• Page extract
——
On the morning of May 31, Americans woke up to a flood of media reports about a deadly Israeli raid on a Gaza-bound humanitarian flotilla, and Israel’s liberal supporters in the United States immediately found themselves in a familiar bind. On one hand, pro-Israel hardliners called on liberal Zionists to take a firm stand in support of Israel’s actions, warning—as one neoconservative critic put it—that to do otherwise would mark them as “at best, fair-weather friends and, at worst, little different from open anti-Zionists who implicitly support [Hamas]’s goal of eliminating the Jewish state.” On the other hand, critics of Israel’s ongoing blockade of Gaza called on these liberals to denounce not merely the tactical wisdom of the raid but the morality of the blockade itself. Most liberal Zionists proved characteristically unwilling to get behind either alternative. While a few spoke out against the siege of Gaza, the majority restricted themselves to familiar admonitions that the raid was “unwise” and “counterproductive” even if the intentions behind it were blameless.

It was a classic illustration of the liberal Zionist predicament. In recent weeks this predicament has received an increased amount of attention, due in large part to a bracing and much-discussed essay by Peter Beinart—a former editor of The New Republic, the very citadel of American pro-Israel orthodoxy—in which he sounded the alarm on the plummeting levels of support for Israel among younger American Jews. “For several decades, the Jewish establishment has asked American Jews to check their liberalism at Zionism’s door,” Beinart wrote, “and now, to their horror, they are finding that many young Jews have checked their Zionism instead.” Similar concerns led to the formation in 2008 of J Street, a lobby group that aims to represent the views of liberal Jews and serve as a counterweight to traditionally right-leaning groups like AIPAC. If current trends continue, American Jewish attitudes toward Israel may ultimately be transformed in a way unseen since the bulk of the community first got on board with Zionism, in the wake of the 1967 Six-Day War.

How can liberal Zionism be saved? For those aiming to revive the form of American liberal Zionism that marked the generation that came of age after the 1967 war, it is tempting to blame its decline on a betrayal by outside forces. On this logic the collapse of support has been caused by Israel’s own shift to the right in recent years—epitomized by the rise of Foreign Minister Avigdor Lieberman—a shift aided and abetted by a right-leaning institutional leadership of the American Jewish community that refuses to criticize Israel under any circumstances. Resuscitating liberal Zionism, this argument goes, will thereby involve siding with Israeli moderates while speaking out against settlers abroad and neoconservatives at home.
——
• Recorded data
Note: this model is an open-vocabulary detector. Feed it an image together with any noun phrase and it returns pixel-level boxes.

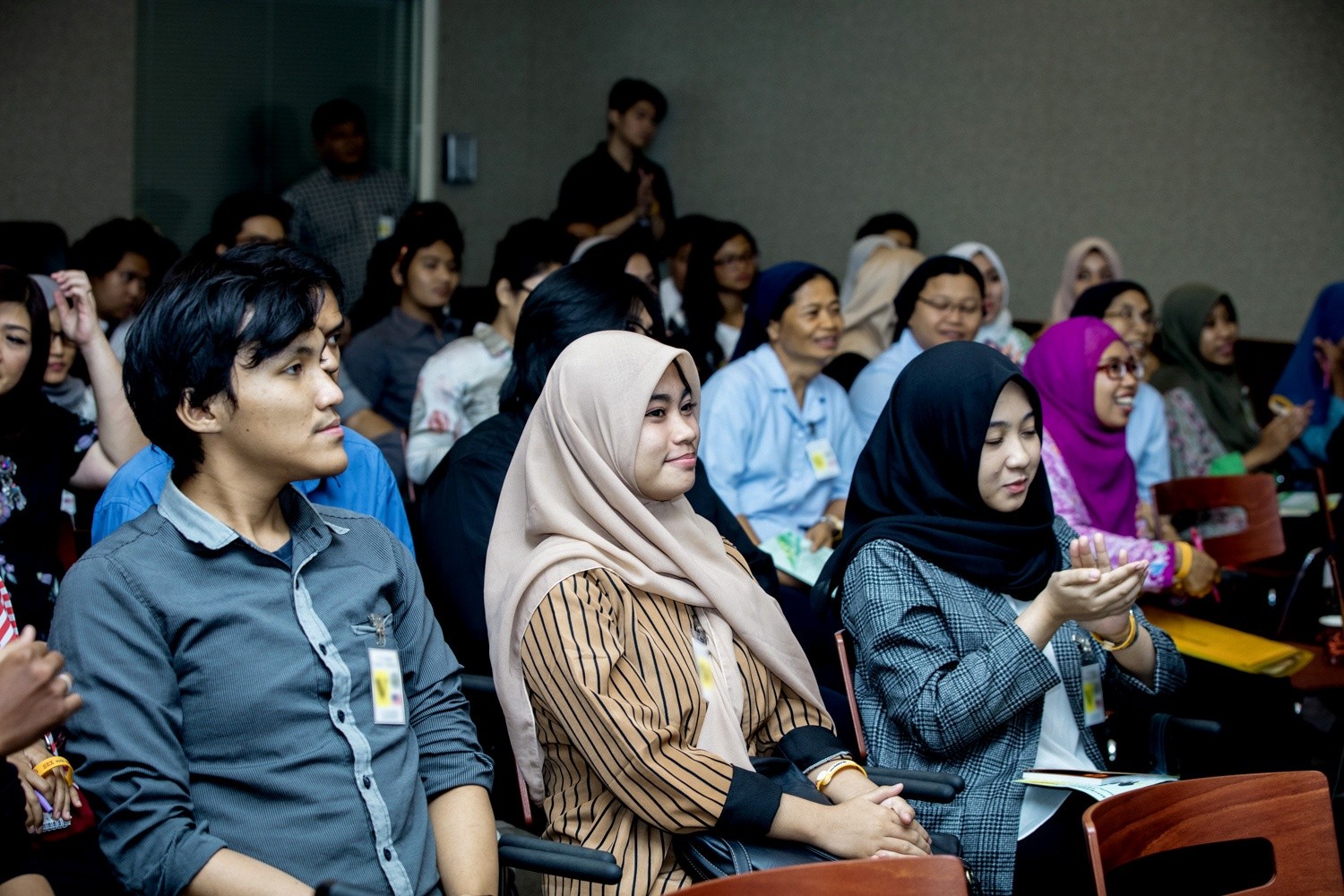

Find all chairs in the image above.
[453,624,1344,896]
[1148,472,1287,571]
——
• Written problem 1
Answer these questions from the liberal Zionism essay, one line each:
(a) Which two words did most liberal Zionists use for the raid?
(b) In what year was J Street formed?
(c) Whose rise is said to epitomize Israel's shift to the right?
• Written problem 2
Pick up the essay on liberal Zionism from its final sentence and write the next part.

• Expected answer 1
(a) "Unwise" and "counterproductive"
(b) 2008
(c) Foreign Minister Avigdor Lieberman

• Expected answer 2
But can liberal Zionism, at least in the form that has dominated American Jewish life for decades, be saved at all? And should it be? These are harder questions but may ultimately be more important ones. It may be emotionally satisfying to posit a blameless liberal Zionism betrayed by outside forces, or to suppose that younger Jews are reacting only against the right and not liberal Zionism itself, but it is not clear that either claim is true. For one thing, Benjamin Netanyahu and Avigdor Lieberman undoubtedly make good villains, but the aspects of Israeli politics that have alienated U.S. liberals go deeper than the current right-wing government. (To take only the most recent example, it was not the nefarious Netanyahu or the loathsome Lieberman who brought us the attack on Gaza, but rather the supposed “good guys”: Ehud Olmert, Ehud Barak, and Tzipi Livni.)

More generally, the apparently impending collapse of mainstream liberal Zionism in the United States is no accident. Some of the phenomenon may be attributed to the simple passage of time—to a generation growing up farther removed from the looming presence of the Holocaust and without memories of the 1967 and 1973 wars. But we cannot adequately understand this collapse without understanding the compromises and contradictions that liberal Zionism became involved in over a period of decades.

***

Let me drop the pretense of disinterestedness for a moment. I am a member of the “younger generation” whose attitudes have become the subject of so much discussion, and in many ways I am typical of it. When the last decade began I considered myself to be, broadly speaking, a fairly standard young liberal Zionist—at least insofar as I thought about these things, which was not often. In the years since, my views have shifted to the point that I would not consider myself a Zionist at all. I make no claim to “speak for my generation,” whatever that would mean, and one should never trust anyone who claims that they can. But I have reason to think that my experience was far from atypical, and it might therefore be worthwhile to examine it more closely.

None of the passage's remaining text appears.